→ Vorliegender Textauszug
#####

Die Stadtwerke haben ein Carsharing-Unternehmen mit derzeit 60 Fahrzeugen aufgebaut. Und sie wollen stark expandieren: Schon bald sollen es 500 Autos im Land sein. Das Besondere aber ist, dass die Firma mehr bietet als nur Mietwagen.
Derzeit bahnt sich in Calw ein Vorstoß in Sachen Elektromobilität an, der womöglich bald landesweit von sich reden machen wird. Das Unternehmen „Deer“ (englisch für Hirsch) ist eine Tochter der städtischen Energie Calw – und hat bereits eine Infrastruktur mit 60 Elektroautos und 130 Ladesäulen in der Region aufgebaut. Vor allem will der Hirsch große Sprünge machen: Allein 2019 werden weitere 50 Autos angeschafft, in drei Jahren sollen es 500 überall im Land sein – dann wäre Deer fast so groß wie Car2go jetzt in Stuttgart und einer der größten Player im E-Carsharing im Südwesten.

#####

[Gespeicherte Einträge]
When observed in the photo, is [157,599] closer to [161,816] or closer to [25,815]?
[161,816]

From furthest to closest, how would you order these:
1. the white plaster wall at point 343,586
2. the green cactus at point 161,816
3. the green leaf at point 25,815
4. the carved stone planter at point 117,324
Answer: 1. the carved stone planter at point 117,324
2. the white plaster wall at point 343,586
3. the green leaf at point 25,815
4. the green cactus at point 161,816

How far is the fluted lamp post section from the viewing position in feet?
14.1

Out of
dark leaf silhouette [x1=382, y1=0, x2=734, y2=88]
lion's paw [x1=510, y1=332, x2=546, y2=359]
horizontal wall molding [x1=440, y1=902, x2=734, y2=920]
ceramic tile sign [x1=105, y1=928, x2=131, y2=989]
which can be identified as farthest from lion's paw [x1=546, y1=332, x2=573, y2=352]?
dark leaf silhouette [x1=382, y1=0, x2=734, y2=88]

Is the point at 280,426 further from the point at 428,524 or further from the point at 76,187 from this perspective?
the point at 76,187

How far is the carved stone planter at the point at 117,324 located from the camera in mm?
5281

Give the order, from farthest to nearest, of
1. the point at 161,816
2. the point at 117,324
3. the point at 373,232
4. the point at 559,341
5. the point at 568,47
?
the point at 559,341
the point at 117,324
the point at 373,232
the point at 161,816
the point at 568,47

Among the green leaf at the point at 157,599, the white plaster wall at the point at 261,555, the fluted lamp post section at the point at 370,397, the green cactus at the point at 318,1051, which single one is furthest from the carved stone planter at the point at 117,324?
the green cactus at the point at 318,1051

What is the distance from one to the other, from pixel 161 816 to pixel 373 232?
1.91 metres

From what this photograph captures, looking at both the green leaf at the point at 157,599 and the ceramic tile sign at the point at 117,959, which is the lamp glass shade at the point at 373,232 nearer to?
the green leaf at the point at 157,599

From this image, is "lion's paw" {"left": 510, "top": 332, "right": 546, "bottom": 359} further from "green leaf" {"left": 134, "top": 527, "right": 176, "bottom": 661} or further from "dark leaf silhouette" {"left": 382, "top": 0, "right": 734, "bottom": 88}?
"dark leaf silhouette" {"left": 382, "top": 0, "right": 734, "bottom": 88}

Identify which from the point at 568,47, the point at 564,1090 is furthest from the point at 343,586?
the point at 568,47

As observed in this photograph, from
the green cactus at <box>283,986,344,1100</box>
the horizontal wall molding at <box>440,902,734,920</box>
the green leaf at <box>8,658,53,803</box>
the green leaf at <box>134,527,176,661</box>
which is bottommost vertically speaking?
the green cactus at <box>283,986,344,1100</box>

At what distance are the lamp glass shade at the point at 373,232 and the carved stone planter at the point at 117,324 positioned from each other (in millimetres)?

#####

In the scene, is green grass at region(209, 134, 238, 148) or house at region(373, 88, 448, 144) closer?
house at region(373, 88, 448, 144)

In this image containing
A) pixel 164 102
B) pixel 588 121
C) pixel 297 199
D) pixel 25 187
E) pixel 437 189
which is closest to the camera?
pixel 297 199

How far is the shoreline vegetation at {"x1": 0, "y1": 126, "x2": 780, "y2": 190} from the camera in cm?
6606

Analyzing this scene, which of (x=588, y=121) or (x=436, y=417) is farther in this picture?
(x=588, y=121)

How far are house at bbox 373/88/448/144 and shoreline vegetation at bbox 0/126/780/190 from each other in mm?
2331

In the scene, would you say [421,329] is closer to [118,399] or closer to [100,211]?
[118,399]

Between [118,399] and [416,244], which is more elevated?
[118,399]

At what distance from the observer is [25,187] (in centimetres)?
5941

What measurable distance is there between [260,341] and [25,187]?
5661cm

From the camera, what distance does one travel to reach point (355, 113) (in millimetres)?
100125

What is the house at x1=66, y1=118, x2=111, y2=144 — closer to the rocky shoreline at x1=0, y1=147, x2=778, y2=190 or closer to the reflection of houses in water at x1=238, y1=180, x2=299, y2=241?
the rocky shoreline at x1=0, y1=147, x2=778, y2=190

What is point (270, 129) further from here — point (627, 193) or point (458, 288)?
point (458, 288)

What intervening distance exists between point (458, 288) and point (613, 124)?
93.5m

#####

→ Übungsaufgaben
(a) Kopiere aus dem Textauszug über das Carsharing in Calw wortgetreu den Abschnitt, der mit „Die Stadtwerke haben“ beginnt und bis einschließlich „als nur Mietwagen.“ reicht.
(b) Prüfe anhand des Textauszugs über das Carsharing in Calw, ob die folgenden Aussagen zutreffen, und belege jede Antwort mit „ja“ oder „nein“ und den entscheidenden Worten des Textes in wörtlichem Zitat: (i) Deer ist eine Tochter der Energie Calw. (ii) Im Jahr 2019 sollen 100 weitere Autos angeschafft werden. (iii) Deer hat in der Region 130 Ladesäulen aufgebaut.
(c) Nenne alle Unternehmen, die im Textauszug über das Carsharing in Calw mit Eigennamen genannt werden.
Die Zeilen stehen in keinem Zusammenhang mit dem Textauszug.

→ Lösungen der Reihe
(a)
Die Stadtwerke haben ein Carsharing-Unternehmen mit derzeit 60 Fahrzeugen aufgebaut. Und sie wollen stark expandieren: Schon bald sollen es 500 Autos im Land sein. Das Besondere aber ist, dass die Firma mehr bietet als nur Mietwagen.

(b)
(i) Ja: „ist eine Tochter der städtischen Energie Calw“
(ii) Nein: „Allein 2019 werden weitere 50 Autos angeschafft“
(iii) Ja: „60 Elektroautos und 130 Ladesäulen in der Region aufgebaut“

(c) Deer, Energie Calw, Car2go